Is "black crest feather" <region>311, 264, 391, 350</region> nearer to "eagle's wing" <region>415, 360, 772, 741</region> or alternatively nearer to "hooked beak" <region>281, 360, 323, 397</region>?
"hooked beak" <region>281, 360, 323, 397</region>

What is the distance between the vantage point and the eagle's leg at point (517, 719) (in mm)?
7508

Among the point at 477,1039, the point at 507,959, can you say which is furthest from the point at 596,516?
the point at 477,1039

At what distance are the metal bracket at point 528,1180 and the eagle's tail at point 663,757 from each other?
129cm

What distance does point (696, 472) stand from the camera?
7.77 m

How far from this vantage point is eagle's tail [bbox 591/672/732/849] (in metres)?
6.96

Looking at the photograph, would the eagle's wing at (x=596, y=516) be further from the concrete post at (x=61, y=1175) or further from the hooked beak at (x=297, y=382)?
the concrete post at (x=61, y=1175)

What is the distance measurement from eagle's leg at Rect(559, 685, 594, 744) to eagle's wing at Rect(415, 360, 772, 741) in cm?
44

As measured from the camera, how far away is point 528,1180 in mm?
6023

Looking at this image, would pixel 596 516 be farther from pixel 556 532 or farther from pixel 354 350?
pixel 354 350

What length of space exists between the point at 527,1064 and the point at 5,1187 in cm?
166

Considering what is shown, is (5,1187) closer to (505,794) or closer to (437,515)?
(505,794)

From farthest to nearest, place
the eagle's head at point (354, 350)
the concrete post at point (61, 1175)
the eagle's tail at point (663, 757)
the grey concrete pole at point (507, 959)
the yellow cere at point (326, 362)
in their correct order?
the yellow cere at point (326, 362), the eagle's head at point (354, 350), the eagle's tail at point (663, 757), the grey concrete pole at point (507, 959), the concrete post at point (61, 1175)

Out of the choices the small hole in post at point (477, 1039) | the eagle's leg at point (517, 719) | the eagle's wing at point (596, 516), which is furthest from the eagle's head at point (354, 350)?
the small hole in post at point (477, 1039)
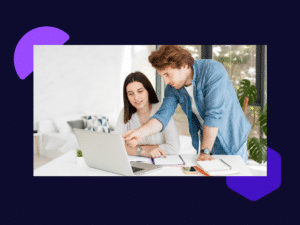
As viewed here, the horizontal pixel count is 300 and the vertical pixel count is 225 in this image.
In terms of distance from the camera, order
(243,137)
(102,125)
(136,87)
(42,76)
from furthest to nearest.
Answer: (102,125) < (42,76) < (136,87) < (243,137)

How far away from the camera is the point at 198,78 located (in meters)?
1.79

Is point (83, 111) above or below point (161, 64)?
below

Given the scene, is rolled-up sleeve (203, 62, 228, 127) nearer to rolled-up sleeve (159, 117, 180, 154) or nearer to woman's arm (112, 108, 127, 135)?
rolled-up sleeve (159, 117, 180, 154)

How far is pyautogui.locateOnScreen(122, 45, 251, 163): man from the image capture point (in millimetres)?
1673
● ● ● ● ●
** Aim **
Copy the material word for word, starting at the line containing "As viewed here, the" and continuing through the last line of the material.

** Written solution **
As viewed here, the horizontal pixel count is 300 and the vertical pixel count is 225 in this image.
In terms of distance from the camera, order
(243,137)
(102,125)
(136,87)
(42,76)
from furthest to nearest.
Answer: (102,125) < (42,76) < (136,87) < (243,137)

How far away from the camera is the point at 198,78 located (in meters)?
1.79

Is point (83, 111) above or below point (161, 64)?
below

Given the scene, is rolled-up sleeve (203, 62, 228, 127) nearer to rolled-up sleeve (159, 117, 180, 154) or nearer to woman's arm (112, 108, 127, 135)?
rolled-up sleeve (159, 117, 180, 154)

How far is pyautogui.locateOnScreen(122, 45, 251, 163): man from the image capture point (in millimetres)?
1673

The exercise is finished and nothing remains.